The entire extraction process described above is repeated for **each individual PDF document**. The extracted data from each PDF is then temporarily stored in two separate JSON files: one for monetary information and another for entity-related data.

### Data Transformation

Following the extraction phase, the temporarily stored JSON files are loaded into `pandas` DataFrames for subsequent transformation and consolidation. This stage is crucial for refining the extracted raw data:

* **Monetary Data Transformation:**
    Extracted monetary data undergoes various validation checks to ensure its quality and adherence to expected conditions.

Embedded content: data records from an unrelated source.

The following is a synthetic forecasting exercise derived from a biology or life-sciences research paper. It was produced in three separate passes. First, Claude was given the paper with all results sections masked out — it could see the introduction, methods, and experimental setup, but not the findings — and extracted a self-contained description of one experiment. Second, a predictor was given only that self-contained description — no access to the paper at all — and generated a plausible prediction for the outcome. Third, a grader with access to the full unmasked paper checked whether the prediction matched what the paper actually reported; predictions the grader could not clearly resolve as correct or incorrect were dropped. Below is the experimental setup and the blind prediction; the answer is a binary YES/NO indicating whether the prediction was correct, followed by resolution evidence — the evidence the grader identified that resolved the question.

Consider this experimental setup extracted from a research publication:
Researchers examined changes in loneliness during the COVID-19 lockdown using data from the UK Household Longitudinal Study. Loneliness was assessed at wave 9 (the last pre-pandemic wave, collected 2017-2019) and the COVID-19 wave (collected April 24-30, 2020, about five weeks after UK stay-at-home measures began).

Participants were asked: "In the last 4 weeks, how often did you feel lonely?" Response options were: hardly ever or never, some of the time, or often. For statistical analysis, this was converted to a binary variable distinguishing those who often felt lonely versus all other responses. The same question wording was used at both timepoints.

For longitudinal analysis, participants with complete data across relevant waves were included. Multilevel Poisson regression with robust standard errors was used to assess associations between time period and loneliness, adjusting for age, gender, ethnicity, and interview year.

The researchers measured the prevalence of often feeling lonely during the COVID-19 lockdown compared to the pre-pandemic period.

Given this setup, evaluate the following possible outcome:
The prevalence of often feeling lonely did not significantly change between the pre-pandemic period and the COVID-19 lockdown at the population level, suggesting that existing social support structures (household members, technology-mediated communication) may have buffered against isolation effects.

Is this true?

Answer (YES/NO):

We then filter and retain only the information most relevant for analysis, such as the grant requested per project, available call budgets, or specific budget allocations per topic as mentioned in the call for proposal.
    A significant challenge identified was the **duplication of monetary values**, where identical amounts might or might not refer to the same underlying entity or concept (e.g., two mentions of the minimum EU grant request). To address this, a specific deduplication strategy is employed:
    1.  Sentences containing the duplicate monetary amounts are converted into embeddings using `Sentence-Transformers (S-BERT)`.
    2.  Hierarchical clustering is then performed on these embeddings using cosine distance.
    3.  If multiple sentences fall within the same cluster (indicating high semantic similarity for the same amount), the sentence with the *longest text* is selected as the representative for that cluster, simplifying the data while retaining context.

* **Entity Data Transformation:**
    For the extracted entity data, due to time constraints, the transformation primarily involves basic validation checks followed by a simple stacking of the dtaa extracted that contained the entity information.

* **Pipeline Orchestration:** All these transformation steps are orchestrated via a `Pipeline` class, which applies a series of pre-written functions sequentially to the `pandas` DataFrames, streamlining the data processing workflow.
 
### Data Load

Finally, the processed `pandas` DataFrames for monetary and organization type information are stored as CSV files: `etl_money_result.csv` for the monetary data, and `etl_entity_result.csv` for the entity data.

## Testing Strategy

For quality assurance, a suite of unit tests has been developed to validate individual components and functions of the codebase. While these tests provide foundational coverage, the current test coverage stands at approximately 50%, indicating areas for future expansion.